Mark Russell, head of ecommerce at Ideal Shopping Direct, told the story of how his company has moved itself out of a purely TV shopping niche into the online space. There are obvious crossover benefits, since video used on television can easily be streamed online, extending the broadcast hours of the shopping channels on some platforms, and the use of video, he said, helps lift sales by as much as 69%. Selling on television, he said, is about personalising products to the lives of the presenters, many of whom are very popular, giving product demonstrations and calling viewers to action, all of which which can translate to online as well. But online also gives more space for features such as longer demonstration videos, and for more stock – including products that might not sell as well on screen, as well as the ability to trial products. “You find things that work for us from a TV perspective and find ways to make it work online,” said Russell.
And analyst Daniel Latev, of Euromonitor, helped his audience sort through some of the growth opportunities available in multichannel. For while worldwide consumer growth fell back between 2007 and 2009, it’s now growing again. Retailers should be aware however, he said, that there’s now a new consumer mindset.

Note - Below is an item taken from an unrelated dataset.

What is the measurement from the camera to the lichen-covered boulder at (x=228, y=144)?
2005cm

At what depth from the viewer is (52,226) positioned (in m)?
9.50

That mindset is looking for cheaper brands, is likely to defer major purchases and is moving to new channels of shopping. Manufacturers are now selling direct online – one is example is Proctor & Gamble’s eStore, and that’s a trend that’s likely to continue as multichannel becomes a “must” for retailers. New opportunities lie in the developing world, he said, where in particular vending machines, often overlooked in the West are big business. And those new markets are worth considering, he said for while Western Europe and North America have a large share of an ageing population who may be reluctant to buy online, the same is not true of emerging economies in other parts of the world. At the same time, however, shoppers in developing markets have to work longer to buy the same products, compared to their European and North American counterparts, making the latter markets still important.
Speakers at Internet Retailing 2010 also included Kevin Ertell of ForeSee Results, Craig Sullivan of Belron, Andrew Ground of LOVEFiLM, Mike Brown of Royal Mail, Rob Silsbury and Oliver Elliott of Boden, John Squire, of Coremetrics and Ross Miller of Estee Lauder, Peter Callaway, director of ecommerce at House of Fraser, Mike Wyeth, board security adviser at Shop Direct Group and chairman of the BRC’s fraud and e-crime group, Jimmy Hale, of ATG, Jim McGrath of Elucid, and John Fitchett of Sage Pay. Panellists included Bunty Stokes of vente-privee, Giles Delafeld of Blacks Leisure Group, Sienne Veit of M&S, Alex Meisl of Sponge and Tim Dunn of MIG.